Source passage —
API Reference

AbstractHeterogeneousVector{T, S} <: AbstractVector{T}

The abstract base type for all heterogeneous vectors.

HeterogeneousVector{T, S} <: AbstractVector{T}

A segmented vector that stores mixed types while maintaining type-stable broadcasting.

Fields can contain scalars (wrapped for mutability), arrays, or quantities with units. The flattened view presents all elements as a single AbstractVector for broadcasting.

Constructors

• HeterogeneousVector(; kwargs...) - Create with named fields
• HeterogeneousVector(args...) - Create with positional args (auto-named field1, field2, ...)
• HeterogeneousVector(x::NamedTuple) - Create from a NamedTuple

Arguments

• x::NamedTuple: Internal storage (users shouldn't access directly)

Examples

Named fields:

julia> using HeterogeneousArrays

julia> v = HeterogeneousVector(x = 1.0, y = 2.5, z = [1, 2, 3]);

julia> v.x
1.0

julia> v.z
3-element Vector{Int64}:
 1
 2
 3

Base.getindex(hv::AbstractHeterogeneousVector, idx::Int)

Raw data —
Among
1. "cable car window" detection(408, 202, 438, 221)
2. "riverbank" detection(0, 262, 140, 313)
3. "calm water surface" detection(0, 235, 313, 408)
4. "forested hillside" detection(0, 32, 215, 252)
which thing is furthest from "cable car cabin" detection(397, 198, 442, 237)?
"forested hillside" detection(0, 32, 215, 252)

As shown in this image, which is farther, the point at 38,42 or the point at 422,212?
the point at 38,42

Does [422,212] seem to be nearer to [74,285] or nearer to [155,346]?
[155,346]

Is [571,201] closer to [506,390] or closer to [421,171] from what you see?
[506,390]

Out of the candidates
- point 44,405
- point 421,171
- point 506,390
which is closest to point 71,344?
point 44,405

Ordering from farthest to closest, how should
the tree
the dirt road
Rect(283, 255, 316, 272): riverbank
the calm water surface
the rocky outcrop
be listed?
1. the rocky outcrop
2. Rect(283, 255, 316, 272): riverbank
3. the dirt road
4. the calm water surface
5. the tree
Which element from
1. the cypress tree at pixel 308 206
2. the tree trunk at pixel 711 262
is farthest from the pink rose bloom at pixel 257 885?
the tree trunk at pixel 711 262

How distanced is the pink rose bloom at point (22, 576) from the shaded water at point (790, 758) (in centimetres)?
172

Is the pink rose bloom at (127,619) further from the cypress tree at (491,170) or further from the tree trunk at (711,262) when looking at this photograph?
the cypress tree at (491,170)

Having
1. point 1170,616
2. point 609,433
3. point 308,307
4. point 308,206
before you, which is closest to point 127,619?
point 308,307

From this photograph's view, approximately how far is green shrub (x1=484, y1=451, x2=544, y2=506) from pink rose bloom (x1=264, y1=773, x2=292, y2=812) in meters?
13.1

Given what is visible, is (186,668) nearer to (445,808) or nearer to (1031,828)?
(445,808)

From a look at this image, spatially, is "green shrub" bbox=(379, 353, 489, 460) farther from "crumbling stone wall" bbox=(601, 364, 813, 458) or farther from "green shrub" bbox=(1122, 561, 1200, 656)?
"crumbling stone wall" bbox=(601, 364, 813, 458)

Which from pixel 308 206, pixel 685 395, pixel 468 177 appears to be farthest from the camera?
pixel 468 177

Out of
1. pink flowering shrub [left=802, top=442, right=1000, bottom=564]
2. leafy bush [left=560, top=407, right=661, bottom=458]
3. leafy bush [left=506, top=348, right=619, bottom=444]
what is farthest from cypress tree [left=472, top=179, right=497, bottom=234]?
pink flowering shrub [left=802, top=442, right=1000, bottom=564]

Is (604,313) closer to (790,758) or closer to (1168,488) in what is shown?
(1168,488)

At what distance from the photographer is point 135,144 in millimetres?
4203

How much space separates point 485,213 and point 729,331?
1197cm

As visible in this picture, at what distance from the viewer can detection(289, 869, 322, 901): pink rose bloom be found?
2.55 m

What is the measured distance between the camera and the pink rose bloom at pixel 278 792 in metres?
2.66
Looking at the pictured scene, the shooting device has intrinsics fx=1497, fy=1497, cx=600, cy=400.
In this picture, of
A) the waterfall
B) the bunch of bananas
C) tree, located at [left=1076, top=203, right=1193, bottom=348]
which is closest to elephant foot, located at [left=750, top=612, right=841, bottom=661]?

What you will do —
**A.** List every constructor shown in the API reference, each with the short description beside it.
**B.** Put this sentence from the API reference into Spanish: "The flattened view presents all elements as a single AbstractVector for broadcasting."

Expected outputs —
**A.**
- HeterogeneousVector(; kwargs...): Create with named fields
- HeterogeneousVector(args...): Create with positional args (auto-named field1, field2, ...)
- HeterogeneousVector(x::NamedTuple): Create from a NamedTuple

**B.** La vista aplanada presenta todos los elementos como un único AbstractVector para el broadcasting.